Recopiez à l'identique le passage de l'extrait source, de « Histoire d'un mythe » à « et le Maghreb. ».

▶ **EXTRAIT SOURCE**:
□ □ □

Histoire d'un mythe
Tanger, étincelante et trouble sous le vent et dans le froid. Séminaire, en marge d'un salon du livre, sur le rôle des médias. Et la célébration du cinquantenaire de l'accession du Maroc à l'indépendance, date qui est d'ailleurs aussi celle de l'émancipation de la Tunisie. Moments importants sans lesquels on ne peut rien comprendre aux rapports d'aujourd'hui entre la France et le Maghreb.
J'ai toujours souhaité que nos historiens ramassent en une synthèse qui deviendrait vite saisissante une période qui commence avec la déposition du sultan du Maroc Mohammed V, en août 1953, et se termine avec son retour, en novembre 1955. Entre ces deux dates surviennent en effet rien de moins que la défaite de Diên Biên Phu (7 mai 1954), les accords de Genève sur l'Indochine (20 juillet 1954), la déclaration de Carthage sur l'autonomie interne de la Tunisie (31 juillet 1954) et le déclenchement de l'insurrection algérienne (1er novembre 1954) ! Ce sont des moments de vraie rupture de la nation française avec son empire. La conclusion n'aura lieu qu'après les sept années, longues et terribles, de la tragédie algérienne.

□ □ □

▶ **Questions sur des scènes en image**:
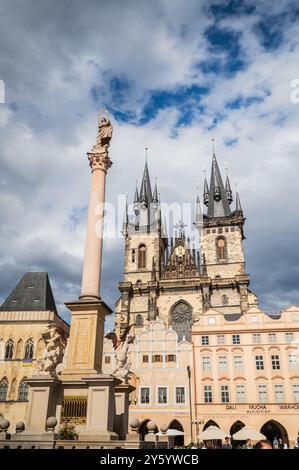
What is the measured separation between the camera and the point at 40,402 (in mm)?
10438

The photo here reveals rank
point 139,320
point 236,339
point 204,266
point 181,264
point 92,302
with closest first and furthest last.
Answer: point 92,302, point 236,339, point 139,320, point 204,266, point 181,264

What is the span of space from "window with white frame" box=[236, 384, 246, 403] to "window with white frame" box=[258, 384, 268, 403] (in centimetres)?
123

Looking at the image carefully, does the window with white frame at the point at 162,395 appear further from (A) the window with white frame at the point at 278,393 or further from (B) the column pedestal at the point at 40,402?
(B) the column pedestal at the point at 40,402

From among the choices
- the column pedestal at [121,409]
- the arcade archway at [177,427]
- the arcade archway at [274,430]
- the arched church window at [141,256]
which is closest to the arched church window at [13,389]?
the arcade archway at [177,427]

□ □ □

▶ **RÉSULTAT**:
Histoire d'un mythe
Tanger, étincelante et trouble sous le vent et dans le froid. Séminaire, en marge d'un salon du livre, sur le rôle des médias. Et la célébration du cinquantenaire de l'accession du Maroc à l'indépendance, date qui est d'ailleurs aussi celle de l'émancipation de la Tunisie. Moments importants sans lesquels on ne peut rien comprendre aux rapports d'aujourd'hui entre la France et le Maghreb.